No wonder Wolverine is so angry: he had to kill Jean Grey!

Wolverine JEan Grey
Fox

You don't normally expect heroes to kill willy-nilly. Sure, some of them have a licence to kill (sometimes literally, in the case of James Bond), but heroism sort of goes hand in hand with simple moral goodness. Anything diverging from that and you're in anti-hero (or even villain) territory, for the most part.

So it's always interesting when a hero is forced to make an excruciating decision for the Greater Good - that cause so worthy it turned a whole village into murderers in Hot Fuzz. And when it involves killing someone (or lots of people) so things are better in the long run, you're looking at a truly complex character moment that tends to inspire great performances and bags of emotion. So it's not all bad.

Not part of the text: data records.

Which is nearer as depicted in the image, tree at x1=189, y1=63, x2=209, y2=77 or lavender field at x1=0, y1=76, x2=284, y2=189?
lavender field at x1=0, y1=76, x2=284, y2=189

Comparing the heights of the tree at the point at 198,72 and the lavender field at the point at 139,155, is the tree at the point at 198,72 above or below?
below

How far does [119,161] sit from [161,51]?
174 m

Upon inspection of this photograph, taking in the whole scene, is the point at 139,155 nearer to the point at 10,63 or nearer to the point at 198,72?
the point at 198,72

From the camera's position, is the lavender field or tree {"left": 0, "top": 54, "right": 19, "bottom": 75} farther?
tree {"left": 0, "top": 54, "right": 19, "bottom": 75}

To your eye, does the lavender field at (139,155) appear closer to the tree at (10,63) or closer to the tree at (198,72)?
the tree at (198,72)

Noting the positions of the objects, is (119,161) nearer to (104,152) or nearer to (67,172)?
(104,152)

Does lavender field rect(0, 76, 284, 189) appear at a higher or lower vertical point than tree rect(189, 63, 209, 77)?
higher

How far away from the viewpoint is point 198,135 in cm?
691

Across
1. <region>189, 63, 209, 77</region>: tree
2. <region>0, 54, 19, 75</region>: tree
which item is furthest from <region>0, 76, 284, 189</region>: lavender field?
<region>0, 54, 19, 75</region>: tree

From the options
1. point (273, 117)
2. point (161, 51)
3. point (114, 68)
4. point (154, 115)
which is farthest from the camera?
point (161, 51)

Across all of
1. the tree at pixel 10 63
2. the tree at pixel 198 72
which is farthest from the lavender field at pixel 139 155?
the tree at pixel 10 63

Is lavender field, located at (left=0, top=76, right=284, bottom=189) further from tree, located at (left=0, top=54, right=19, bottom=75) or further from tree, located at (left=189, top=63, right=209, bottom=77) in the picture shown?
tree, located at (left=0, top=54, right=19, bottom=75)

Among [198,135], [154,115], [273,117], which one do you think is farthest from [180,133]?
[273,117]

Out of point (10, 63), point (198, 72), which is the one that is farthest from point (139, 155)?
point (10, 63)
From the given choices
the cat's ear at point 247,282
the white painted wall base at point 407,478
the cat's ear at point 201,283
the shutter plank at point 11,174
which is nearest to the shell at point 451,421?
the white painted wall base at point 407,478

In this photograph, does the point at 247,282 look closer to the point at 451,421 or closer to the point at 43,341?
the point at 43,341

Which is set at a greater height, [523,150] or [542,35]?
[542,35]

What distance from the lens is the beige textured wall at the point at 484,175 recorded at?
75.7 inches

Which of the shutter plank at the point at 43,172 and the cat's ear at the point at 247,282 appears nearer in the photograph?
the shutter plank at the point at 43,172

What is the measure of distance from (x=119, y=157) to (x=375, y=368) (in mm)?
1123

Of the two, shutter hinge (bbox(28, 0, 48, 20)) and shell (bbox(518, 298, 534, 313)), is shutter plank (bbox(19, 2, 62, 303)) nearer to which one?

Sometimes, killing in the name of all that is good is the only way...

Honourable Mention

Thanos Snaps His Fingers - Avengers: Infinity War

avengers infinity war thanos
Marvel Studios

Hero is a very loose term sometimes, but there's absolutely no question that Thanos isn't the hero of his own story. At least in the version that plays out in his own head, that is.

To the Mad Titan, his act of wiping out half of existence is one of mercy: he's looking after the long-term prospects of the universe (which will die otherwise) with a terrible short term solution that nobody but him would be brave enough to commit. Of course it's for the greater good (and he's not actually wrong on that front) - it's just that he doesn't REALLY go about it the right way.

10. Dr Manhattan Takes Out Rorschach - Watchmen

Wolverine JEan Grey
Paramount Pictures

In Watchmen, Rorschach is pretty much the black sheep of the superhero ensemble: his methods are unconventional, his worldview cynical at best (and entirely nihilistic at worst) but he remained a self-appointed protector of men. Mostly in order to save them from themselves.

Right up until the finale, he was also the most grounded voice of reason - unseduced by the glamour of superheroism and not as disconnected as some of his fellow "Watchmen" - but once the reality of Adrian Veidt's plan for world peace through genocide, he flips on the rest of the heroes' moral compasses. He states his intention to uncover Veidt for what he is and threaten the fragile peace between the US and Russian built on their unified fear of Dr Manhatten and more genocide events.

And unfortunately for him, the only way to stop him - as he tells Dr Manhattan - is to kill him. He's an innocent, but he stands in the way of world peace, so Manhattan explodes him. All for the supposed Greater Good - though Rorschach's diaries will end up uncovering the truth anyway.